In September 2012 the university held an event to celebrate 150 years of Vaughan College. This included the launch of Cynthia Brown's book, A Blessing to the Town: 150 years of Vaughan College, Leicester, and a talk by Professor Rob Colls on Why is Vaughan College Important?, featuring ex-students describing the positive impact it had on their lives.

In June 2013 the University of Leicester announced that it had decided to close the city centre building, and move the adult education teaching to the main University site, alongside all the other university teaching. In June 2016 the University announced that the Vaughan Centre for Lifelong Learning was being considered for closure, with no new adult education recruitment for its courses.

The former Vaughan College building was sold to Leicester City Council by 2016, and plans were announced in March 2016 to expand the Jewry Wall Museum to include the upper floors, improve the access arrangements, expand the displays on Roman Leicester, and carry out additional archaeological works on the Roman remains themselves.

==Leicester Vaughan College==
Leicester Vaughan College (LVC) is an independent higher education college set up as a co-operative community benefit society to continue the work of the former Vaughan College.
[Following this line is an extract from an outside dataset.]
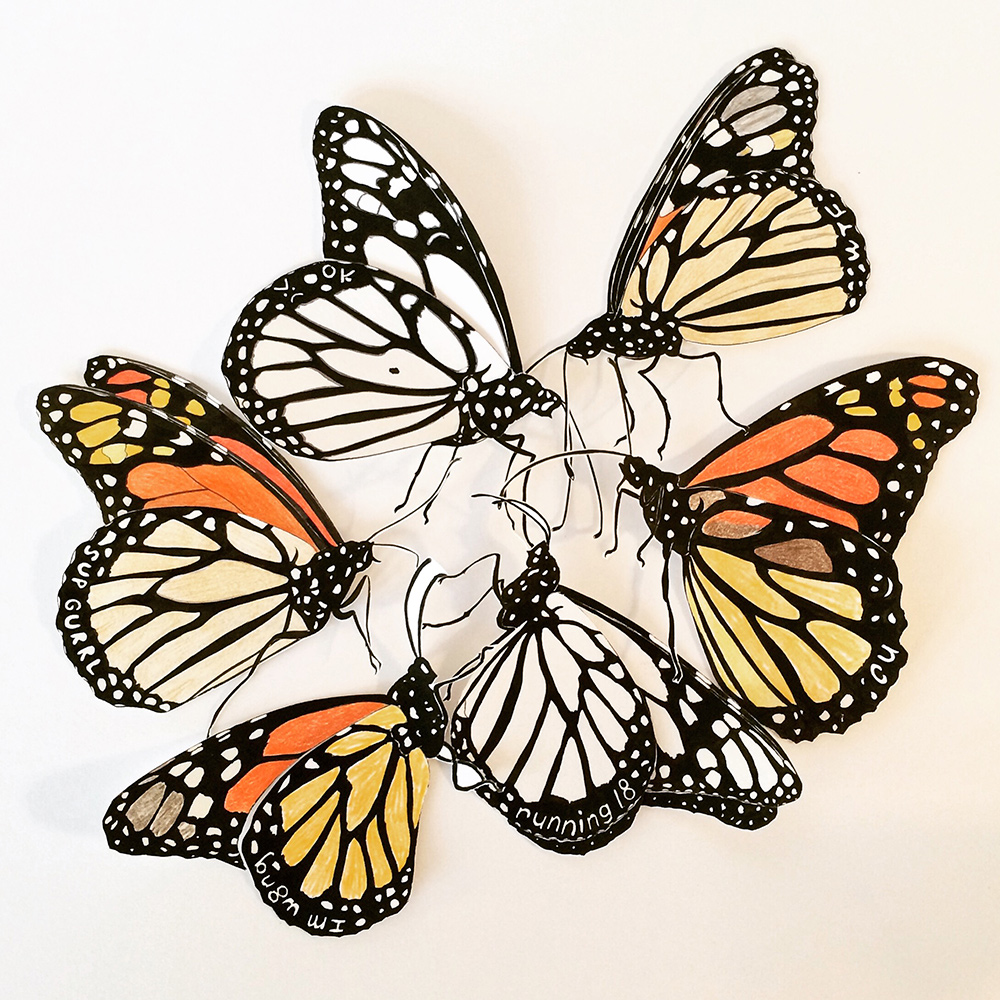 ajp_monarch-huddle.jpg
It aims to provide university-level education dedicated to the needs of part-time learners and to those wanting a "second chance" to study. It currently has a non-accredited programme of courses, an Open Research Forum, and is working towards offering fully accredited degrees in various forms of counselling and in arts, humanities and social sciences. The new Vaughan College operates out of Leicester Adult Education College on Belvoir Street and is registered with the FCA as Community Benefit Society No. 7622.